3. Another blog I enjoy reading, False friends, good and bad translation, has a post on Mahnverfahren auf Englisch. It’s a guest post, I think, by Laura Macdonald. She opts for dunning process. This is certainly OK. Process, because it includes court proceedings among other things. But I would have said debt collection procedure, I think. I wonder if dunning is more common in AmE than BrE? I have always felt it was a colloquial term, but maybe I’m wrong. I also feel it is not widely understood by English (British?) readers. Mind you, when I look in the legal dictionaries and find default action, I’m mystified.

LATER NOTE: In the comments, the patron saint of lawyers points out that the EU term is order for payment – as in European Order for Payment Procedure. So maybe that will take over.

Land and (federal) state

This is one of those thorny issues that stop me from writing up a guide to DE>EN legal translation. If you read to the end you will also realize that enough is enough.

Germany is divided into sixteen Länder, sometimes called Bundesländer. I think it is customary in US English to call them states or federal states. I have been heard to say that Germany is a federal state so its constituent parts can’t be, but I am feeling so confused now that I can’t remember if I believe that. In British English I think Land (plural Länder) is often used, sometimes in italics. The capital L marks it as foreign; the plural is a problem.

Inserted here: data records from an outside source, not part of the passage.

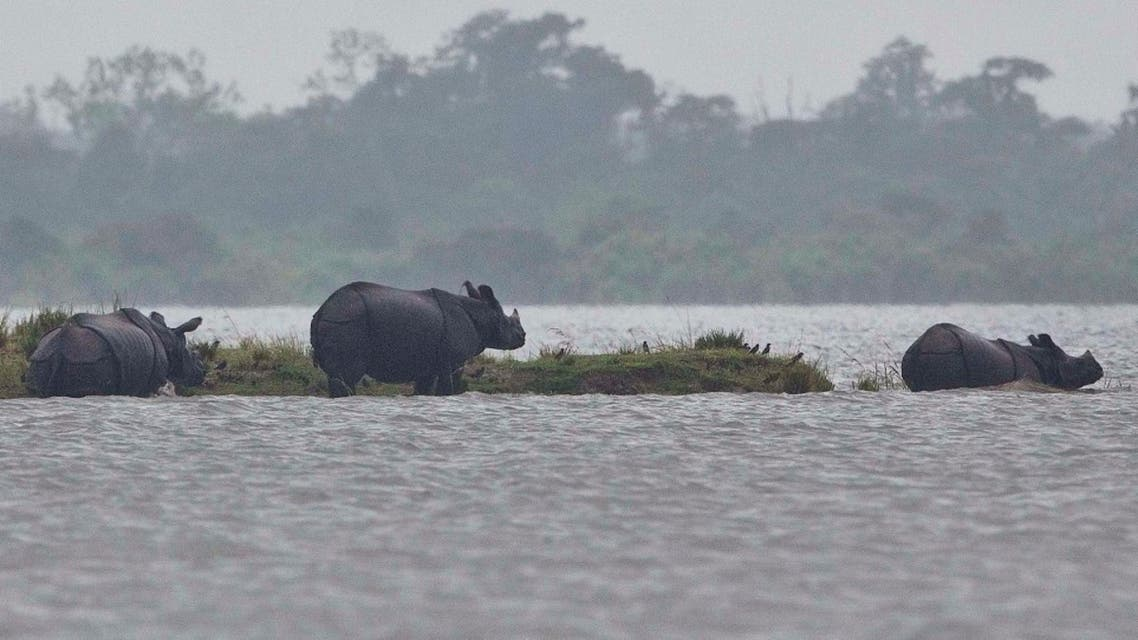 In this Monday, July 10, 2017, file photo, One horned Rhinos take shelter on higher ground of a flooded Kaziranga national park in Kaziranga, 250 kilometers (156 miles) east of Gauhati, India.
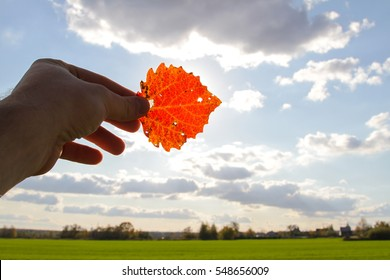 Red leaf in the hands against the blue sky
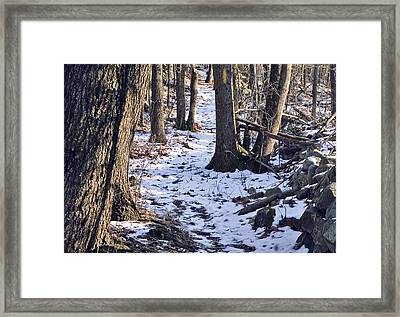 Tom Paul Trail Winter Framed Print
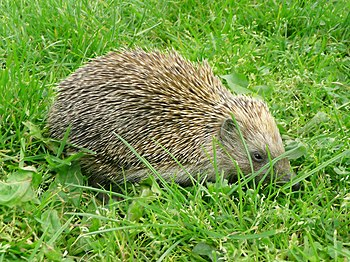 English: Southern White-breasted Hedgehog, Eri...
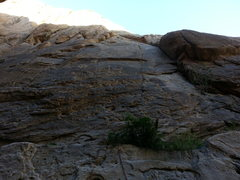 Rock Climbing Photo: First bolt of Pony Express.  We had a 70 meter rop...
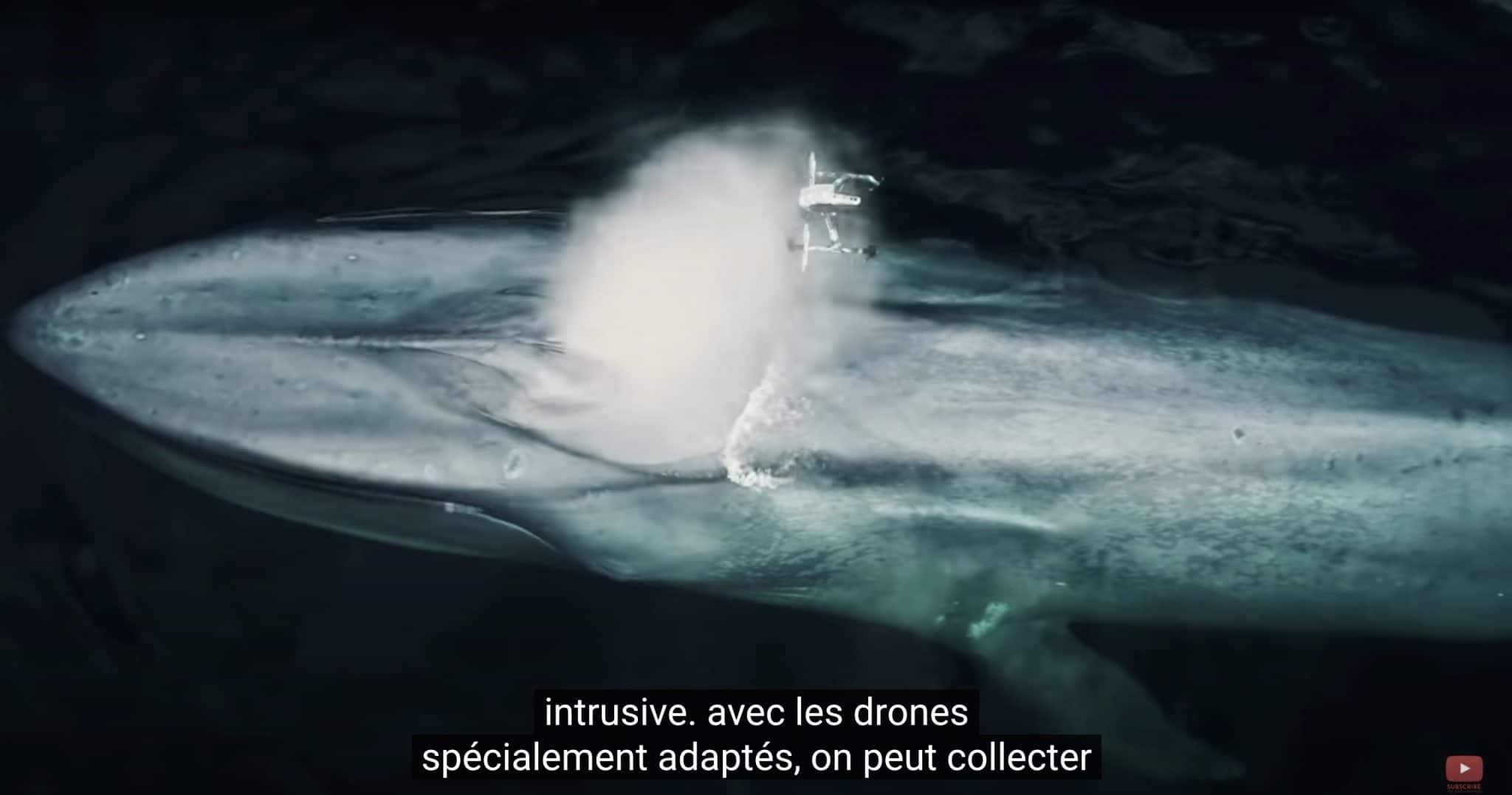 baleine drone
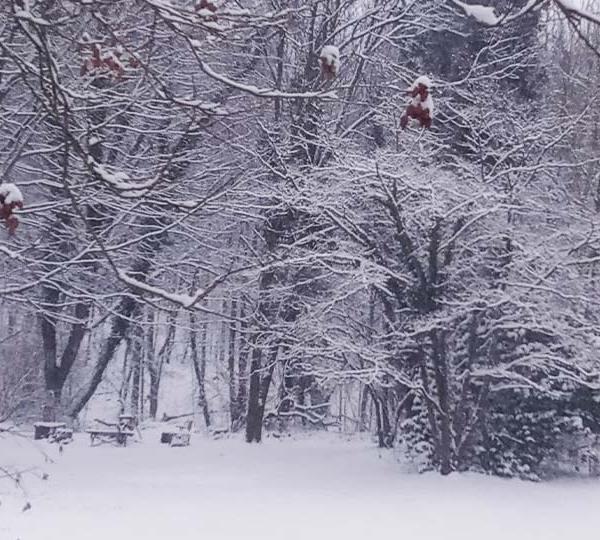 Campbell Snowfall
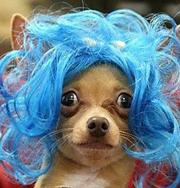 Новая мода: парики для собак. Фото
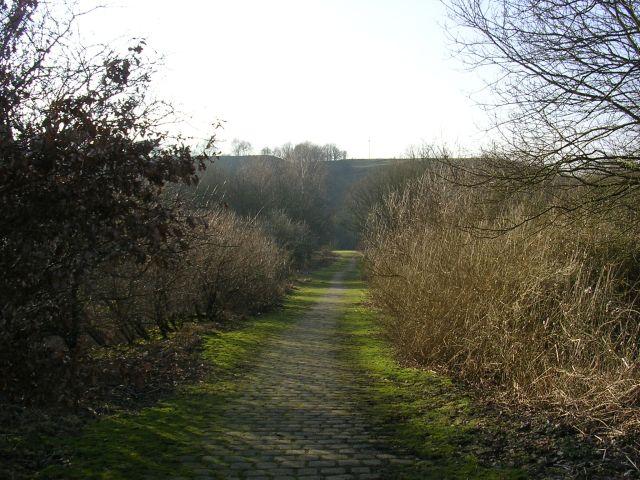 Ladyshore Road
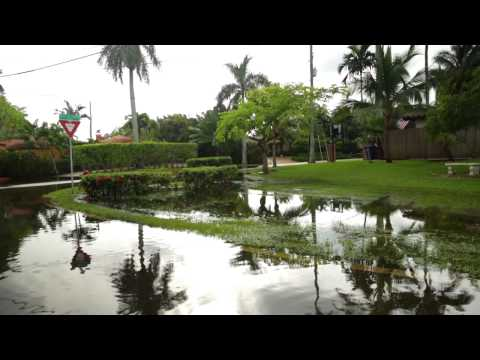 Tidal Flooding and Sea Level Rise: The Growing Impacts of Global Warming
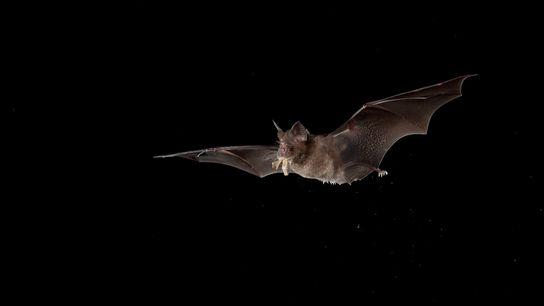 O morcego-ferradura chinês (Rhinolophus sinicus) pode ser encontrado do norte da Índia ao sul da China. ...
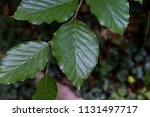 beech leaf in forest | Shutterstock . vector #1131497717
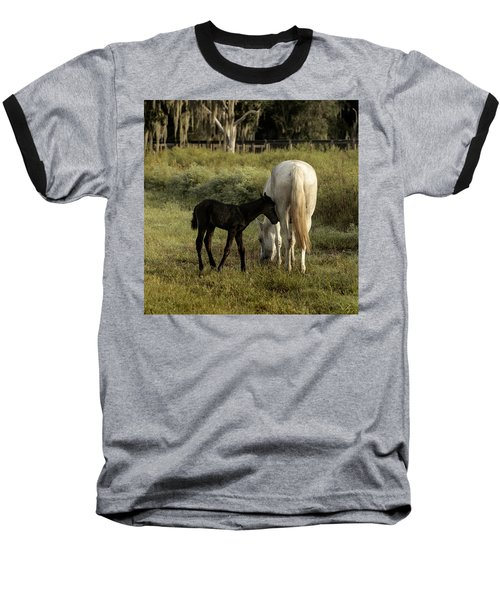 Cracker Foal And Mare Baseball T-Shirt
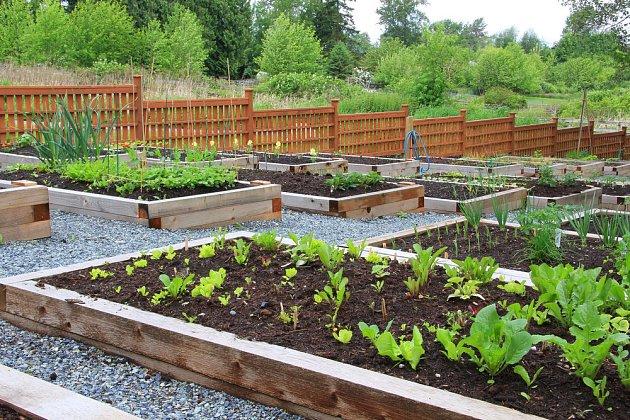 Originální zeleninová zahrada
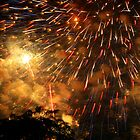Fireworks Over the Livonia Spree by Phillip DePetro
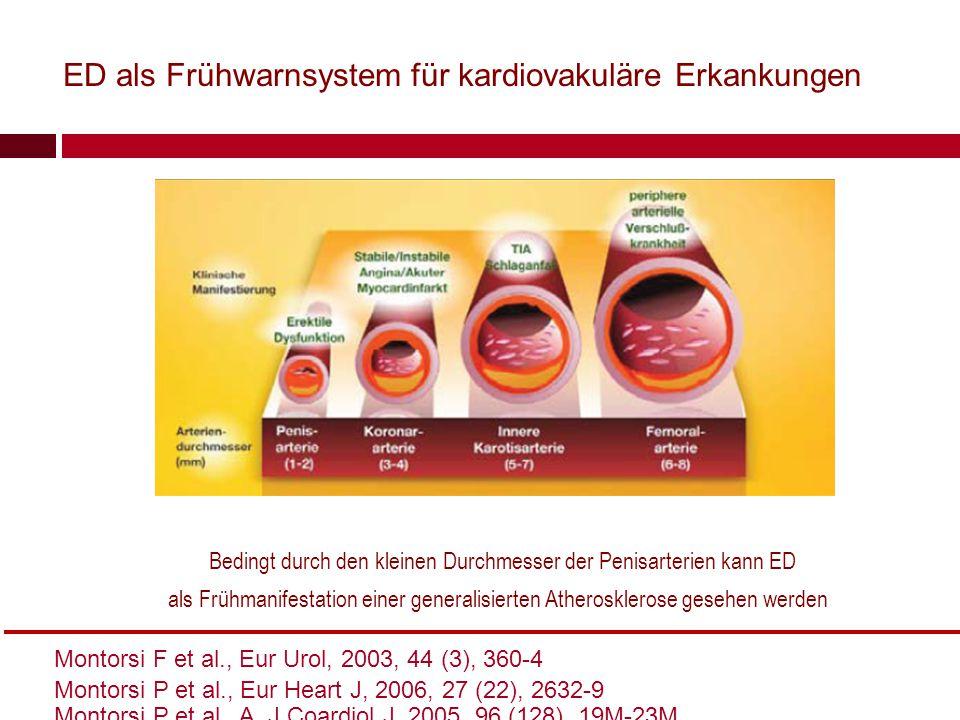 Bedingt durch den kleinen Durchmesser der Penisarterien kann ED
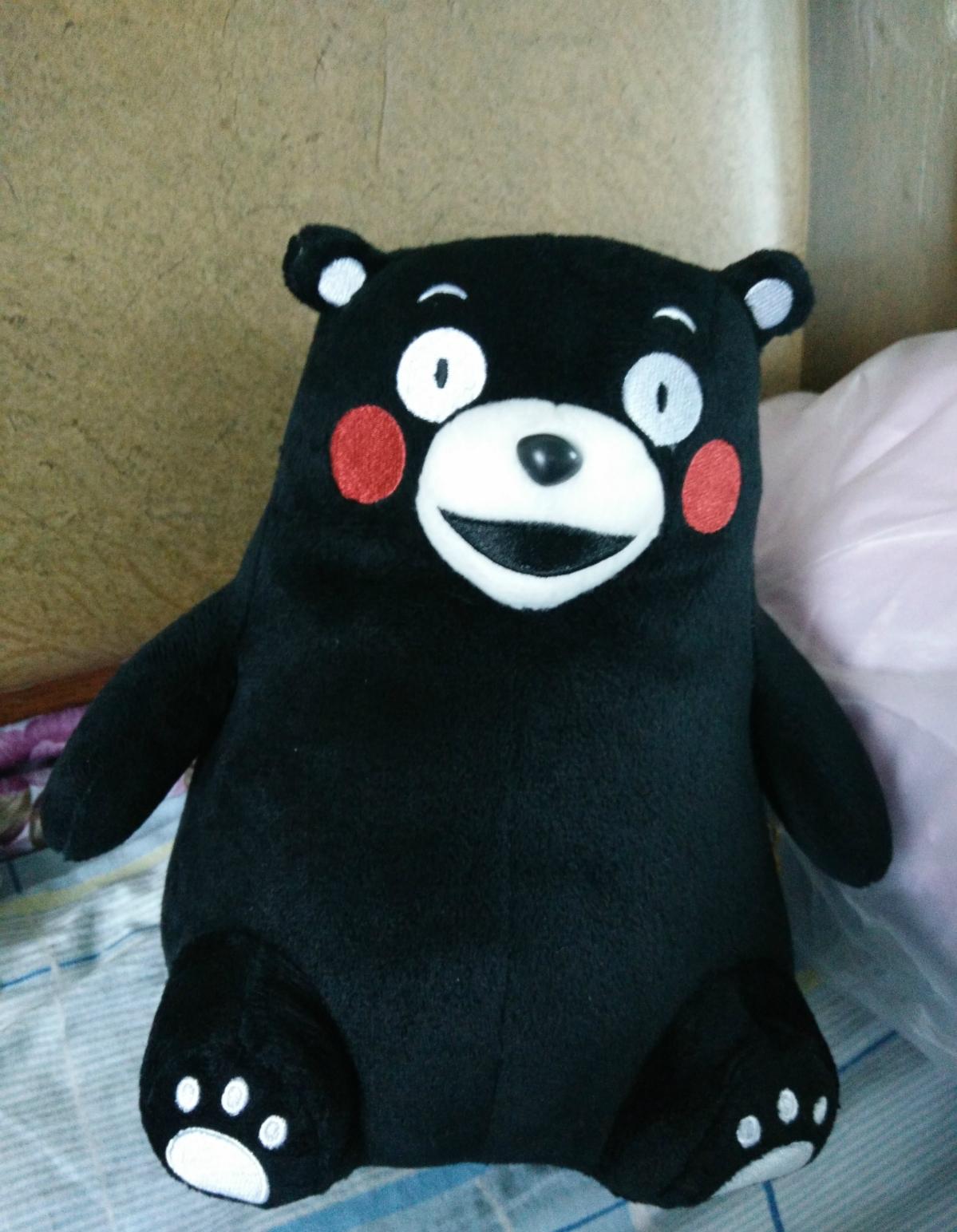 收到熊熊,哈哈达,好可爱和漫画中的熊本一样.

But even here, I suspect that state is becoming the more common term.

The problem doesn’t end there, because these entities have different titles: Freistaat Bayern, Freistaat Sachsen, Freistaat Thüringen, and possibly Stadtstaat for Hamburg, Bremen and Berlin. I don’t really like to write Free State of Bavaria, but it’s often done.

There’s a wonderful illustration of the dreadful longwindedness and complexity of discussions on translation in the Talk section of the Wikipedia article on States of Germany. Do these sections get deleted? I assume not, but here’s a taster:

The article states right in the beginning “Germany is a federal republic made up of 16 states formally known in German as Bundesländer (“Federal States”; singular Bundesland), or more commonly, Länder (singular Land).”
As far as my information goes, that is actually totally incorrect. The term “Bundesländer” is used in common parlance, however legally speaking it does not even exist and is misleading and wrong actually. The sentence should be the other way around. I took a look into the Grundgesetz, Chapter II is titled “Der Bund und die Länder”, in the english version it says “The Federation and the Länder”. Chapter IV Der Bundesrat reads: “Durch den Bundesrat wirken die Länder bei der Gesetzgebung und Verwaltung des Bundes und in Angelegenheiten der Europäischen Union.” translated as “The Länder shall participate through the Bunderat in the legislation …etc.” Nowhere in the Grundgesetz does it ever talk of “Bundesländer”. The state-governments are also just called that, Landesregierung and not Bundeslandregierung. Of course the term Bundesländer is popularly used, however legally speaking it does not even exist and is factually wrong. Germany by its constitution is made up of the german states first, who got together to create a federation, the Bundesrepublik. Therefore anything that has to do with “Bund-” is only at the federal level, by its nature it cannot be at the state “Land” level. Therefore a word like Bundesland in itself is actually a contradiction.

It goes on.

The article itself refers inter alia to federated states. It prefers Länder (as I have to date) but gives as authority for this the use in the ‘official’ translation of the Basic Law (I tend to find none of the translations of the Basic Law totally satisfactory and have my doubts about ‘official’ translations) and in UK parliamentary proceedings, in this case qoting one debate in 1991.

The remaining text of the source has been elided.